Monday, June 23, 2008

Lemon Parsley Chicken with Baked Couscous

I picked up Donna Hay's Off the Shelf cookbook a few months ago and I haven't had much of a chance to explore it. I've been up to my neck in baby...which has been absolutely wonderful. We've been busy enjoying Grace and all of her firsts...first trip to the grocery store, first bath, first outing to church, first time to get pooped on - you know all the wonderful things that we've been waiting for since last August.
So, with company gone and the house to myself I was more than happy to get both kids to bed at the same time today and have an hour or two (don't ask me how I got so lucky!) to relax today. My first mission was to find a recipe that would help me use up a few chicken breasts I had in the refrigerator. This lemon parsley chicken recipe looked right up my alley. Just a few standard ingredients and less than 10 minutes to prep made this recipe get my vote. I loved the idea of baking the couscous since I normally do it on the stove top. I've also been wanting to try out the whole wheat version that has been hanging out in the pantry.
I actually packed this up into individual containers and toted it to the garden for dinner. We've gotten a little behind on the weeding so we're going to meet my husband there on his way home from work a few nights this week. Bringing dinner will allow us to make good use of the daylight hours we have left.
I loved how the couscous turned out in the oven. The chicken was pretty good, moist and cooked just right, but I think I'll change up the herbs next time. I really like rosemary and I think I might add some zucchini and onions underneath the chicken breasts or as a side dish in the future. Overall I liked the concept and will be using this technique again. I'll have to post an update when I find my favorite version.

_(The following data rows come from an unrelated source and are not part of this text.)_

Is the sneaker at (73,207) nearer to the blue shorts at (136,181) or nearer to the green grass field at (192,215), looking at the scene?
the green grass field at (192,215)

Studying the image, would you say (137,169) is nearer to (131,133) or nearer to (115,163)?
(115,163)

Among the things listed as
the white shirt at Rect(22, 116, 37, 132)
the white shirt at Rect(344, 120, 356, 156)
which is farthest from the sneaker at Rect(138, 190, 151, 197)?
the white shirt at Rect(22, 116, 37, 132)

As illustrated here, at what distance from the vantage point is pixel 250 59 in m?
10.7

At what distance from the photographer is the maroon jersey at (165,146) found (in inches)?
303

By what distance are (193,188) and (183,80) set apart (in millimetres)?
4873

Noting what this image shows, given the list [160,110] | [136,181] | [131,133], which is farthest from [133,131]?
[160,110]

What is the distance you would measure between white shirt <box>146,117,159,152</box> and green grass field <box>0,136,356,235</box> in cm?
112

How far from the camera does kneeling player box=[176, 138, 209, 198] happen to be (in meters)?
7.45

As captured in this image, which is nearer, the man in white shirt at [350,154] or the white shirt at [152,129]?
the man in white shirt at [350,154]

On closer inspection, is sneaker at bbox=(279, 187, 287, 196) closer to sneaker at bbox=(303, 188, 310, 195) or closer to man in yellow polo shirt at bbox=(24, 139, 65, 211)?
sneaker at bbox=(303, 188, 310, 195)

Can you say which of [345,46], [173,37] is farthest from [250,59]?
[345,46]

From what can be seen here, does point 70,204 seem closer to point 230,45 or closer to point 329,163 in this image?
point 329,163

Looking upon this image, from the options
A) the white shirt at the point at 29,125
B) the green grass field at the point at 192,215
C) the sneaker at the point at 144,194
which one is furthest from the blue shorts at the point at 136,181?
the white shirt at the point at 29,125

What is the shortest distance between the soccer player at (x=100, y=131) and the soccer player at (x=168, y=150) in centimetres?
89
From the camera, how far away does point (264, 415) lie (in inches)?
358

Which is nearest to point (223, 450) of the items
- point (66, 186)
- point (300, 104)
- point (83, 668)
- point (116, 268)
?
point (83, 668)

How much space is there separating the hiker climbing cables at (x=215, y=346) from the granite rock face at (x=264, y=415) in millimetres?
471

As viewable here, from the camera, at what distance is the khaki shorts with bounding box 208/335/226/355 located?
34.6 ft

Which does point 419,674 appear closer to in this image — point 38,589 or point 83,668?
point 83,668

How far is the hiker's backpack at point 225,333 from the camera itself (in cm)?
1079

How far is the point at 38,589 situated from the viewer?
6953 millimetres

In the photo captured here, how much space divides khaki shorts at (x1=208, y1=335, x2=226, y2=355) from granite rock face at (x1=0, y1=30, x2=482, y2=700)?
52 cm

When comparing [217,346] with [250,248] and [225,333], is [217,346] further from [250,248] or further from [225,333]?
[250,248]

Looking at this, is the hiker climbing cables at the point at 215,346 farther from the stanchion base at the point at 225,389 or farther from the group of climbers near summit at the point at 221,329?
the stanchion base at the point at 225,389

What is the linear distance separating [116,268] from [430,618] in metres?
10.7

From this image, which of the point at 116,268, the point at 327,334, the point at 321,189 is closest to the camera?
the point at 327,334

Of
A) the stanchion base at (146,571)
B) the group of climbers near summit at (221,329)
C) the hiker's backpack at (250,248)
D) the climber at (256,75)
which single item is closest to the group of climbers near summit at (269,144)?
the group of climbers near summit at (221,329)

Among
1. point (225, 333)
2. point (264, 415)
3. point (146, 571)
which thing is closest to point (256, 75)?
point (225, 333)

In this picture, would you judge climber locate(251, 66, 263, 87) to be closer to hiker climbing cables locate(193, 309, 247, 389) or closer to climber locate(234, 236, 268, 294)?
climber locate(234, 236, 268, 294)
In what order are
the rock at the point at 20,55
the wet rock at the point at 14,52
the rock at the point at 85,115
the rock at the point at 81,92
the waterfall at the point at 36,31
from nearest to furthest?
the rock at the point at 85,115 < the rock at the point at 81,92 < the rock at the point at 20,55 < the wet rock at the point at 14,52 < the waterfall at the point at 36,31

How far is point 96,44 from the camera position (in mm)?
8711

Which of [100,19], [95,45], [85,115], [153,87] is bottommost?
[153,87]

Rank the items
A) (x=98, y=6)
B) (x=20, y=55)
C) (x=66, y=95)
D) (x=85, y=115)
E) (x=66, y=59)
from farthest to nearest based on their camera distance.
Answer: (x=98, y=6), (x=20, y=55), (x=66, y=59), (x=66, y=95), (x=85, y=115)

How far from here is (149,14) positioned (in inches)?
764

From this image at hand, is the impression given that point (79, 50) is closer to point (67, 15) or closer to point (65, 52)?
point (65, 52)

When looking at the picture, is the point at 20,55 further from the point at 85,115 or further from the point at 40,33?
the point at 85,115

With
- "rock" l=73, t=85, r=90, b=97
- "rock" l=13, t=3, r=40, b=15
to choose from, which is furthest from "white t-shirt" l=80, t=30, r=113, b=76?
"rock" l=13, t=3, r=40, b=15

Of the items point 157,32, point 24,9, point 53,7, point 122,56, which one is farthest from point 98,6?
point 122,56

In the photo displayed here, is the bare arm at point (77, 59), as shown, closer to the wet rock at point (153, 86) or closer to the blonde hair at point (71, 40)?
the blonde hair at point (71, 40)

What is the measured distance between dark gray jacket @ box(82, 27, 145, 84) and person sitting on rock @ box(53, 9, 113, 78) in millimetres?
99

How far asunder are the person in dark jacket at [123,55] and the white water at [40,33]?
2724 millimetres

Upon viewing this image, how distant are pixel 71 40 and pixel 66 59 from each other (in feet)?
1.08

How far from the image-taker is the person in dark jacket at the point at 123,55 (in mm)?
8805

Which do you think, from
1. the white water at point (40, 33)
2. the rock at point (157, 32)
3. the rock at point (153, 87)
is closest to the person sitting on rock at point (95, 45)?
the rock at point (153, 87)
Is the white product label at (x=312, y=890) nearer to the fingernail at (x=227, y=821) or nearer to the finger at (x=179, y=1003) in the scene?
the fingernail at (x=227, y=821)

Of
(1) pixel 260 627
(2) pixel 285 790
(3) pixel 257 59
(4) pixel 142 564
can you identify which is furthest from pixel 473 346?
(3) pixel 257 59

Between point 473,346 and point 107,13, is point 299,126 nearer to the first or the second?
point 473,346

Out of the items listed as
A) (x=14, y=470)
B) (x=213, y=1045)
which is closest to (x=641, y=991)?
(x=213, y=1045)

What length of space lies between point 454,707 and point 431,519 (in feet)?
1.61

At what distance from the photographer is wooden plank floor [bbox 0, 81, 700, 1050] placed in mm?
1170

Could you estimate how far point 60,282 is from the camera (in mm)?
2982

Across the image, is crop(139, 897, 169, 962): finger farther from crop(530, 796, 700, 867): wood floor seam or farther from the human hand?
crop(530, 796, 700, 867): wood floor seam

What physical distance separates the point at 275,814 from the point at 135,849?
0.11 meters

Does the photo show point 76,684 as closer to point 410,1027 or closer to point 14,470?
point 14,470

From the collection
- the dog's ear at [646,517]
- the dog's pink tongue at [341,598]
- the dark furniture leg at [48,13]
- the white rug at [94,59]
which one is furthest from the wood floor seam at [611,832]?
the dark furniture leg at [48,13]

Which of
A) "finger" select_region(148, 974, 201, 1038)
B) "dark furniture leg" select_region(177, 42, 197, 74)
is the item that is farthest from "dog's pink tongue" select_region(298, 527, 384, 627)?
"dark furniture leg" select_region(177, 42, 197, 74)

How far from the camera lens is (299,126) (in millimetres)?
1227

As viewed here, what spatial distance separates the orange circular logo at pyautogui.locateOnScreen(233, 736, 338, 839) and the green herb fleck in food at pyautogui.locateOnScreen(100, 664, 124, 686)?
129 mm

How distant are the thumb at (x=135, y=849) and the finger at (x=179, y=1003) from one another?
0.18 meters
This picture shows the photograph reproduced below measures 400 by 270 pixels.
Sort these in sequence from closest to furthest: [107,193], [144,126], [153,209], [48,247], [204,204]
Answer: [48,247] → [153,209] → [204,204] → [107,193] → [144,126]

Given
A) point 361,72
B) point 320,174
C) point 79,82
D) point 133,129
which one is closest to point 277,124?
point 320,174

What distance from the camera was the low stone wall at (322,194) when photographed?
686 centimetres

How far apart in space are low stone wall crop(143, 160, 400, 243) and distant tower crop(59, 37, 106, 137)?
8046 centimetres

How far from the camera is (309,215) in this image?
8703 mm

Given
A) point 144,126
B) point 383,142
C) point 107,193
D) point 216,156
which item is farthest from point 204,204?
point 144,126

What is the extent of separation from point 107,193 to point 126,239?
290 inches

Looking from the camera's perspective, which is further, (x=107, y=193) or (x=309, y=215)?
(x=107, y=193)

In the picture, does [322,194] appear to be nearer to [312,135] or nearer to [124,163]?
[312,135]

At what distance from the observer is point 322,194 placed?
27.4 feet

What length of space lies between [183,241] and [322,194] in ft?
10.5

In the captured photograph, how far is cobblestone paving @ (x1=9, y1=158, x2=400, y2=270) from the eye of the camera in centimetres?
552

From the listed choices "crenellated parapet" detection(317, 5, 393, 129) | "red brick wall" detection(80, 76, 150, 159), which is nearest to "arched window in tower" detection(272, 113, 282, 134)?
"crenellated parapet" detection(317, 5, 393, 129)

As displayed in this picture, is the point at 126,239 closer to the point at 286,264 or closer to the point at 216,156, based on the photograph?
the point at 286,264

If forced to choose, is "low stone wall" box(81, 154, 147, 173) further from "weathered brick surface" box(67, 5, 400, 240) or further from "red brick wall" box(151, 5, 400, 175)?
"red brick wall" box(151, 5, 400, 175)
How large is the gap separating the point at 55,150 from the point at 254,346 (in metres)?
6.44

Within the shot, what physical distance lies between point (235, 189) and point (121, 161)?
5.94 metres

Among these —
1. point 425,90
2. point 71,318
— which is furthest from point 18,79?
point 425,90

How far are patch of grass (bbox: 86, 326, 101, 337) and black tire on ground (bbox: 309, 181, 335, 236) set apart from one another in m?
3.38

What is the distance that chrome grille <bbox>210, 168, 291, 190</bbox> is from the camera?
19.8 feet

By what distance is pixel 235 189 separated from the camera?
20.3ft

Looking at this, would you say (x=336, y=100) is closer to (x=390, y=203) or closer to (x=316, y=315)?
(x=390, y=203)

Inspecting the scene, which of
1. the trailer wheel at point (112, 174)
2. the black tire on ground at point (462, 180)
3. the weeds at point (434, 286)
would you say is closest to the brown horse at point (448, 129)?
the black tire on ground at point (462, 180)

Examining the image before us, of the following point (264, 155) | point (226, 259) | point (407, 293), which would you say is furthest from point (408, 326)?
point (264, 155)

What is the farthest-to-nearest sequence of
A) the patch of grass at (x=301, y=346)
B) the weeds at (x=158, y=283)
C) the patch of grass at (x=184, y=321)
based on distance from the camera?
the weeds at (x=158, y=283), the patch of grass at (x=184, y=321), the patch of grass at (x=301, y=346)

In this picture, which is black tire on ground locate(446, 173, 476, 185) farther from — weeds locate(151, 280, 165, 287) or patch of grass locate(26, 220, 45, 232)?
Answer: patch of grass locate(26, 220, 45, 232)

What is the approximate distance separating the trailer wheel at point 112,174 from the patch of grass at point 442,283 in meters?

Lemon Parsley Chicken with Baked Couscous
adapted from Off the Shelf by Donna Hay

3 chicken breasts
2 cups couscous
2 1/2 cups chicken broth
1 Tablespoon garlic, chopped
1 lemon
2 Tablespoons parsley, chopped
2 Tablespoons olive oil

Heat oven to 400 degrees. Season chicken with salt and pepper. Place in heated skillet for 2 minutes per side. Add garlic and saute for an additional minute. Remove from heat. In a medium baking dish, place couscous with chicken broth, olive oil, and salt and pepper to taste.
Place chicken breasts on top of couscous mixture. Sprinkle with parsley and zest the lemon over dish. Place in oven for 20 minutes or until chicken is cooked through.
We served with additional lemon wedges. Donna Hay's version has capers and olives mixed in with the chicken and couscous, but my husband isn't a big olive fan so we did without.